No matter how you look at it, this is an ‘effing disaster.
It is insane to include Government spending in the GNP calculation! Must have been a Democrat that came up with that method of calculation. Pretty much makes the GNP a worthless statistic. One thing is clear: The cancerous entitlement machine with its inevitable fraud have been growing faster that actual increases in productivity. A simple milkman use to make enough money to have a family with a live in Mom and their own house . Not anymore .
“Futures in lumber are +13% year-to-date, polyethylene 38%, polypropylene 47%, sulfur 62%, urea 78%, all of which have yet to trickle down to end prices of finished goods.”
I don’t think any of those use oil as a major input.

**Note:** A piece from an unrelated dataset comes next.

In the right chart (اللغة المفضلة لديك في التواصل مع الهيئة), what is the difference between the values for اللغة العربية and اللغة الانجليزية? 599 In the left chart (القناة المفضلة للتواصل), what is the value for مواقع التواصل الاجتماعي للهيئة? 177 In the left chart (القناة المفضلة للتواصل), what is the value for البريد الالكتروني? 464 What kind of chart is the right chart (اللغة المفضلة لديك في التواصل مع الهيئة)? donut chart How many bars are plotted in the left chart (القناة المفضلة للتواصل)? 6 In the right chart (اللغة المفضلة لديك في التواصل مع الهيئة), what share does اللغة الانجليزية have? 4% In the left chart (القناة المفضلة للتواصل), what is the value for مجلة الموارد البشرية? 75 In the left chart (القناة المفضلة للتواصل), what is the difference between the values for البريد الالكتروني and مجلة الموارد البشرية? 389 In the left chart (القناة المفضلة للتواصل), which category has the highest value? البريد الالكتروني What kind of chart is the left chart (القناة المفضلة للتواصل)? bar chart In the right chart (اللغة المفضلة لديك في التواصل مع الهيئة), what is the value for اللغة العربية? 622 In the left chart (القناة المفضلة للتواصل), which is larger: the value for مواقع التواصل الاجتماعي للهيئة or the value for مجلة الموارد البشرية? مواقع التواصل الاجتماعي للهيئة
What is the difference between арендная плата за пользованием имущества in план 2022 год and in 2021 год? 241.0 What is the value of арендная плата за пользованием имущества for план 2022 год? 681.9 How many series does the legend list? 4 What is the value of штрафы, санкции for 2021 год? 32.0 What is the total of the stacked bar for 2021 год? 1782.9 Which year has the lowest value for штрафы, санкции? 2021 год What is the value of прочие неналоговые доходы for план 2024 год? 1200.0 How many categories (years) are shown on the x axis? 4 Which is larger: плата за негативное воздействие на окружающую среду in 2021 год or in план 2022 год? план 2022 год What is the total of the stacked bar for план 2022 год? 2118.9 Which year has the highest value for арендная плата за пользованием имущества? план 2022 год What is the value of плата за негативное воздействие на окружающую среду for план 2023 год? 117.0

Perhaps the future markets need legal reforms, say:
1. no one can sell a futures contract for more than 110% of its original price, or
2. take delivery from the US if the contract is sold for more than 110% of its original price.
“The midterm elections” were lost months ago.
MAGA isn’t happening. Congress isn’t even trying to put the necessary tariffs in place. MTG left office without submitting the necessary bills.
It’s probably not possible to get MAGA bills through Congress.
The Republican Congress can’t SAVE itself.
As the Republican Congress has failed on MAGA, the Republicans are going to lose the House and Senate.
Trump and most members of the Republican Congress are now free to act without concerns of polls, the stock market, personal or Republican Party reelection.
Perhaps federal law should require futures contracts for US source material to include this clause:
There shall be no obligation to supply X under this futures contract if this futures contract is sold for more than 110% of its original price or the futures contract doesn’t effectively include this clause.
The fruits of the US economy now go overwhelmingly to a small elite.
Congress might put a 90% income tax on futures contract profits.
There would be a massive selloff.
Lumber, no. But the others are impacted by dislocations in energy supplies.
The price controls you propose would destroy commodities commerce. Why should investors, users, and speculators risk capital when the upside is limited yet the downside is unlimited? You also assume that commodity markets are US-centric.
Another screed from the Surrender Monkey Caucus that didn’t age well. Consumer confidence went up two months in a row. This month’s jump was 4 points. Try again.